# [INSTRUCTIONS FOR THE TASK]
Only one stretch of the listing below is wanted: every line from the first to the line containing "common name: stoat", set down exactly.

# [INFORMATION SUPPLIED]
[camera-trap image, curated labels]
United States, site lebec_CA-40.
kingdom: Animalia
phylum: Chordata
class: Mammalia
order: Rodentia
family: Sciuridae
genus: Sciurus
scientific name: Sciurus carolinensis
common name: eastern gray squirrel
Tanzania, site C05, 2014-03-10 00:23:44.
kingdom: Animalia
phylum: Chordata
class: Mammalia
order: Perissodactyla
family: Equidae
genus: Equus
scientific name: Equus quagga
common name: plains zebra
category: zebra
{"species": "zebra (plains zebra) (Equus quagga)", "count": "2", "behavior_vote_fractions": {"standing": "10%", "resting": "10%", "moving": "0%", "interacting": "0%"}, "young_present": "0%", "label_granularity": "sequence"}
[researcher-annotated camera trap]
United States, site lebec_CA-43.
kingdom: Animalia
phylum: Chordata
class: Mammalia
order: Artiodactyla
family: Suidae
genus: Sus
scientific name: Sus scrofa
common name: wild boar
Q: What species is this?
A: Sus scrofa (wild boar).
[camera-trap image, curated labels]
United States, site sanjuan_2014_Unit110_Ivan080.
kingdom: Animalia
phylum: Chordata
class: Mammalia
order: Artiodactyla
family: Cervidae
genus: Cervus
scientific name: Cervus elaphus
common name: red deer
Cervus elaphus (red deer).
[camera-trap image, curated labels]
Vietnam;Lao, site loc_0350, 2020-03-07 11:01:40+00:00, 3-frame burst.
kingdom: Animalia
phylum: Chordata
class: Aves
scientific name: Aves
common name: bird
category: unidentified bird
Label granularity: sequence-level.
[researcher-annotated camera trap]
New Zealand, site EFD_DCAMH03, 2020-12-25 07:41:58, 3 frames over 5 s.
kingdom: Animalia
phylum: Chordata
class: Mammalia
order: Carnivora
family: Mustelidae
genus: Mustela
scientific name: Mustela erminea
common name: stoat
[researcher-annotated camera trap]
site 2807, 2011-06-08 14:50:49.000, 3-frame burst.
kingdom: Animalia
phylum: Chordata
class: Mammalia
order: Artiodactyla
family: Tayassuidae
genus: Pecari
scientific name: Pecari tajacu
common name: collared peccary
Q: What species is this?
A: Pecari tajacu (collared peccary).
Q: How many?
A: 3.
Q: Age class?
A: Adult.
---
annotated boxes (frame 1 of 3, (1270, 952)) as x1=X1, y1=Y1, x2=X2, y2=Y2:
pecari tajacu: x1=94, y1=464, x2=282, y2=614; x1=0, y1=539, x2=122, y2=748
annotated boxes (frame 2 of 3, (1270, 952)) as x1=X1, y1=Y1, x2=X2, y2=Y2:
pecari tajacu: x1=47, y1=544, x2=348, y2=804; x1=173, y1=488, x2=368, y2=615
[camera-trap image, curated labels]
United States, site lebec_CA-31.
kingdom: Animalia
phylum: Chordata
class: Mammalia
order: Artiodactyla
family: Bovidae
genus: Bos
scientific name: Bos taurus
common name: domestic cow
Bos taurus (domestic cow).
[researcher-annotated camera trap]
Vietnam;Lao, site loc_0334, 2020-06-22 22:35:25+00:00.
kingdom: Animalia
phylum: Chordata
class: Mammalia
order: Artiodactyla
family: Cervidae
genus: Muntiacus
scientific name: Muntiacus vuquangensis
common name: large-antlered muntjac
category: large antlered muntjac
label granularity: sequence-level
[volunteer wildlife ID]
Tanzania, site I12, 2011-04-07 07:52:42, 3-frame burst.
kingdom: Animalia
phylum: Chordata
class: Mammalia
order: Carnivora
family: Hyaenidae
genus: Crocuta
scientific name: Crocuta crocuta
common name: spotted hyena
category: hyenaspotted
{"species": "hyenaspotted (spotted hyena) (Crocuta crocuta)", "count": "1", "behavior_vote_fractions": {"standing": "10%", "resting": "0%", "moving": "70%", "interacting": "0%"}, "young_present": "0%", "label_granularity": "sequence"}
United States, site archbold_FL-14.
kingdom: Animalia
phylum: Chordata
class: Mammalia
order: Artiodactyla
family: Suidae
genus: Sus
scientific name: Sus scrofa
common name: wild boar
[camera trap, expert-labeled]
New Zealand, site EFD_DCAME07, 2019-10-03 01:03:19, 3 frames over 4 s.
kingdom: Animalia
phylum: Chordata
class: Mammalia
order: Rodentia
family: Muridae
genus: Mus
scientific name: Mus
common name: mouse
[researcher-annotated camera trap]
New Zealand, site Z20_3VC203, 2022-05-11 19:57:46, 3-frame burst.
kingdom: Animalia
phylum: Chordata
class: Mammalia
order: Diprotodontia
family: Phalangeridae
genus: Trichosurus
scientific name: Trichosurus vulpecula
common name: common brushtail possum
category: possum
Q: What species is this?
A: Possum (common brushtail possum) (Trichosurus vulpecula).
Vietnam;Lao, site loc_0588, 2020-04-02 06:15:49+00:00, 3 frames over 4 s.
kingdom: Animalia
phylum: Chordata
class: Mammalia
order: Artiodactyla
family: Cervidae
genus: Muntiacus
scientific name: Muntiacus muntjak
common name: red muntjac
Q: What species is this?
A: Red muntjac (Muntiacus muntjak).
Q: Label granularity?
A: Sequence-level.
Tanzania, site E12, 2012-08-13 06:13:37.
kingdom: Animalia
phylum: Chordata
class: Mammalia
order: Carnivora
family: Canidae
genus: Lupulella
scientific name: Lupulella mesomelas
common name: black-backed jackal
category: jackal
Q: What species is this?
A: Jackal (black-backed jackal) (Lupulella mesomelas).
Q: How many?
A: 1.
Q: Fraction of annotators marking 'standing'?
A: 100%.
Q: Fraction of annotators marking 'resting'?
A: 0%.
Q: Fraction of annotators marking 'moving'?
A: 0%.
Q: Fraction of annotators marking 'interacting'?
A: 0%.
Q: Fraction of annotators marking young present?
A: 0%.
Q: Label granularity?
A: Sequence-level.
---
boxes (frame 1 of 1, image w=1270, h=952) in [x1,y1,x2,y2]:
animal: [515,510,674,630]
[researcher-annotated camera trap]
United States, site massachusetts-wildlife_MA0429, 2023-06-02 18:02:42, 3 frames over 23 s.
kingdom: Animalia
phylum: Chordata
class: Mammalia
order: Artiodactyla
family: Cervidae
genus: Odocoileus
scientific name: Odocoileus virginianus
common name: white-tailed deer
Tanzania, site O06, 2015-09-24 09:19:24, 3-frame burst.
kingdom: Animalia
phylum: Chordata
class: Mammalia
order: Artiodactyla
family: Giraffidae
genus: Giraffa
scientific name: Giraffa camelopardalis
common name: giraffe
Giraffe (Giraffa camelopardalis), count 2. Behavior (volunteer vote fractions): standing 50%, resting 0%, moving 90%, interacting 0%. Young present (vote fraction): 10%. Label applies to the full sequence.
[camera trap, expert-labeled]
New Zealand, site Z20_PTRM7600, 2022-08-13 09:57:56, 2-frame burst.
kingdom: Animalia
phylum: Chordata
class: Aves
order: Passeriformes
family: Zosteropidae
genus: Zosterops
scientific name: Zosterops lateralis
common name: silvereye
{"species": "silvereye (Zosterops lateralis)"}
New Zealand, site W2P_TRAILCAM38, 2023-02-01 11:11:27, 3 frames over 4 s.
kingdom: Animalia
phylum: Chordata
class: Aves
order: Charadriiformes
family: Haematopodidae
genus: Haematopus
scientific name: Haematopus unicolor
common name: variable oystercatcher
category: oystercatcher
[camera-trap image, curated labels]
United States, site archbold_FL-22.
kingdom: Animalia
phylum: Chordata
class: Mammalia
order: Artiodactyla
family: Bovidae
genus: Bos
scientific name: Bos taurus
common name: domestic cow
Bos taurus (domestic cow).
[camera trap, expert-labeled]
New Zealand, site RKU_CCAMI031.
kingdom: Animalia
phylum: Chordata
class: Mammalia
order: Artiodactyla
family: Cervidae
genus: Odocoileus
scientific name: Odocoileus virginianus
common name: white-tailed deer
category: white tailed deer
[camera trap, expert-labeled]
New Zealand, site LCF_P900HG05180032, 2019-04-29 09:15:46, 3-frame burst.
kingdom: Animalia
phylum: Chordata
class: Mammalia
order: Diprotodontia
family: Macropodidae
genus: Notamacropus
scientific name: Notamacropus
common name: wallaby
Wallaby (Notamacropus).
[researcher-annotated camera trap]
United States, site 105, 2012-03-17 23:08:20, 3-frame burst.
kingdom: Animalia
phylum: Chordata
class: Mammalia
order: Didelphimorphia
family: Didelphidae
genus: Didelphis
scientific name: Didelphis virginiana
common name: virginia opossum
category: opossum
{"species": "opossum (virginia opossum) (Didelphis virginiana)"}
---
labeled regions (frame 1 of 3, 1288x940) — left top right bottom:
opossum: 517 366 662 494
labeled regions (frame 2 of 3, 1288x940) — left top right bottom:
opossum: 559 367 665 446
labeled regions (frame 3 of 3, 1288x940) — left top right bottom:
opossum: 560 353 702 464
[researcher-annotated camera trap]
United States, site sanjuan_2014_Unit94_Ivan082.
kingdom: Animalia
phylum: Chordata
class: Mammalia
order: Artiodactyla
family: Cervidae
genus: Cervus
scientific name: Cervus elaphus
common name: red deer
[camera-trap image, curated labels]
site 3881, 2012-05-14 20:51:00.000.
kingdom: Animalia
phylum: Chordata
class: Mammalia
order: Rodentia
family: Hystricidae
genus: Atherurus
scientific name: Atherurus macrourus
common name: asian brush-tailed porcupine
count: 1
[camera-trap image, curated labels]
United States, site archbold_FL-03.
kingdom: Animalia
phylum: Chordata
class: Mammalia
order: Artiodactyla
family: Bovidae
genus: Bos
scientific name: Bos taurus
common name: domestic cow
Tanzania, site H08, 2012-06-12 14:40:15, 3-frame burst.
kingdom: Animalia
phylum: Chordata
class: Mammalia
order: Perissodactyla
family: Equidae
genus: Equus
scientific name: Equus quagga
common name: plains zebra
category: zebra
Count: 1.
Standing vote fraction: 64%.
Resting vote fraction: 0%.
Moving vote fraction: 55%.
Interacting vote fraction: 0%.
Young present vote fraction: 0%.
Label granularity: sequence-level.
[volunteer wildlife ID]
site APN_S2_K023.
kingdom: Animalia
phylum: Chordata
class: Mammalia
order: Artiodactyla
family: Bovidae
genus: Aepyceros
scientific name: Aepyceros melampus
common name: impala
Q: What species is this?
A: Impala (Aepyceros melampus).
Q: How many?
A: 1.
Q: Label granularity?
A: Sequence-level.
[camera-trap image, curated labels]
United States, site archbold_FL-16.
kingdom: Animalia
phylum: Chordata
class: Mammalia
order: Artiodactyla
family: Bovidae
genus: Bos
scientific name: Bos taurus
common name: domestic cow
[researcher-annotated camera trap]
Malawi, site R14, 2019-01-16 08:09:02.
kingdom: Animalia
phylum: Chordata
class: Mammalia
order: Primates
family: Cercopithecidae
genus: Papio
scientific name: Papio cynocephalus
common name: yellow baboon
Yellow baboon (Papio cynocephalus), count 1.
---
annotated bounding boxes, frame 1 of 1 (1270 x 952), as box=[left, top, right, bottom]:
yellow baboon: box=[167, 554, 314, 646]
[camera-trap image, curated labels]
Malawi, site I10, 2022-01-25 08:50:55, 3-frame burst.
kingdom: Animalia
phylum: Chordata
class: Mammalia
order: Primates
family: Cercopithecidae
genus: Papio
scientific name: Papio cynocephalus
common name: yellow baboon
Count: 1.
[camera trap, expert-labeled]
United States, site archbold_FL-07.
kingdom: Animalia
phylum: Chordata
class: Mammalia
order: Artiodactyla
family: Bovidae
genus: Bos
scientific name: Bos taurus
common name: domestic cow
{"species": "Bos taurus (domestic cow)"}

# [REPLY]
[camera-trap image, curated labels]
United States, site lebec_CA-40.
kingdom: Animalia
phylum: Chordata
class: Mammalia
order: Rodentia
family: Sciuridae
genus: Sciurus
scientific name: Sciurus carolinensis
common name: eastern gray squirrel
Tanzania, site C05, 2014-03-10 00:23:44.
kingdom: Animalia
phylum: Chordata
class: Mammalia
order: Perissodactyla
family: Equidae
genus: Equus
scientific name: Equus quagga
common name: plains zebra
category: zebra
{"species": "zebra (plains zebra) (Equus quagga)", "count": "2", "behavior_vote_fractions": {"standing": "10%", "resting": "10%", "moving": "0%", "interacting": "0%"}, "young_present": "0%", "label_granularity": "sequence"}
[researcher-annotated camera trap]
United States, site lebec_CA-43.
kingdom: Animalia
phylum: Chordata
class: Mammalia
order: Artiodactyla
family: Suidae
genus: Sus
scientific name: Sus scrofa
common name: wild boar
Q: What species is this?
A: Sus scrofa (wild boar).
[camera-trap image, curated labels]
United States, site sanjuan_2014_Unit110_Ivan080.
kingdom: Animalia
phylum: Chordata
class: Mammalia
order: Artiodactyla
family: Cervidae
genus: Cervus
scientific name: Cervus elaphus
common name: red deer
Cervus elaphus (red deer).
[camera-trap image, curated labels]
Vietnam;Lao, site loc_0350, 2020-03-07 11:01:40+00:00, 3-frame burst.
kingdom: Animalia
phylum: Chordata
class: Aves
scientific name: Aves
common name: bird
category: unidentified bird
Label granularity: sequence-level.
[researcher-annotated camera trap]
New Zealand, site EFD_DCAMH03, 2020-12-25 07:41:58, 3 frames over 5 s.
kingdom: Animalia
phylum: Chordata
class: Mammalia
order: Carnivora
family: Mustelidae
genus: Mustela
scientific name: Mustela erminea
common name: stoat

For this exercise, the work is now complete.